Electrophoretic transport of latex particles in lipid nanotubes
Journal article, 2007
Lipid vesicles can be connected by membrane nanotubes to build networks with promising bioanalytical properties. Here we characterize electrophoretic transport in such membrane tubes, with a particular eye to how their soft-material nature influences the intratube migration. In the absence of field, the tube radius is 110 +/- 26 nm, and it remains in this range during electrophoresis even though the applied electric field causes a slight decrease in the tube radius (similar to 6-11%). The electrophoretic velocity of the membrane wall (labeled with quantum dots) varies linearly with the field strength.
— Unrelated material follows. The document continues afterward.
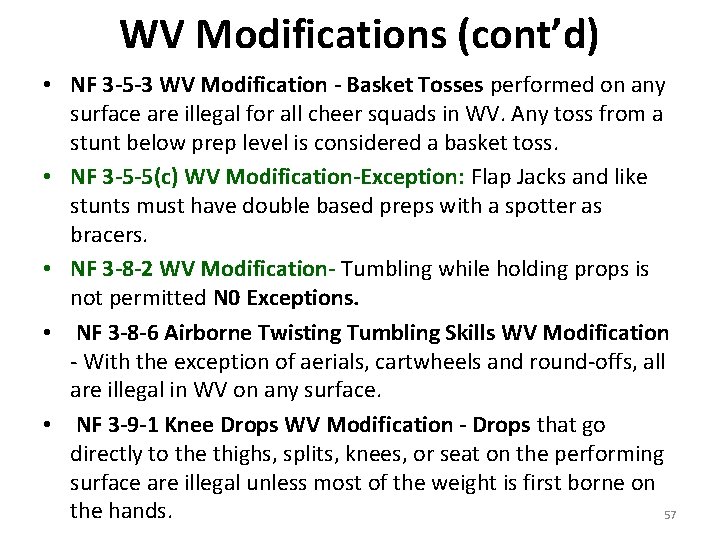 WV Modifications (cont’d) • NF 3 -5 -3 WV Modification - Basket Tosses performed WV Modifications (cont’d) • NF 3 -5 -3 WV Modification - Basket Tosses performed
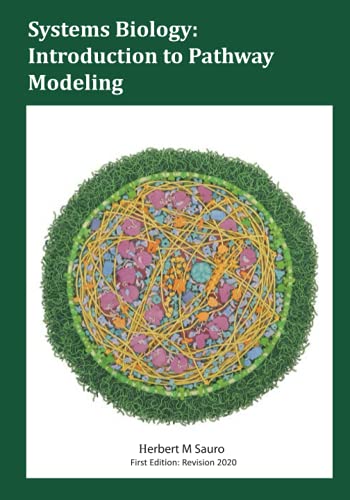 Systems Biology: Introduction to Pathway Modeling von Ambrosius Publishing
Intratube migration is studied with latex spheres of radii 15, 50, 100, and 250 nm. The largest particle size does not enter the tube at fields strengths lower than 1250 V/m because the energy cost for expanding the tube around the particles is too high. The smaller particles migrate with essentially the same velocity as the membrane at low fields. Above 250 V/cm, the 15 nm particles exhibit an upward deviation from linear behavior and in fact migrate faster than in free solution whereas the 100 nm particles deviate downward. We propose that these nonlinear effects arise because of lipid adsorption to the particles (dominating for 15 nm particles) and a pistonlike compression of the solvent in front of the particles (dominating for 100 nm). As expected from such complexities, existing theories for a sphere migrating in a rigid-wall cylinder cannot explain our velocity results in lipid nanotubes.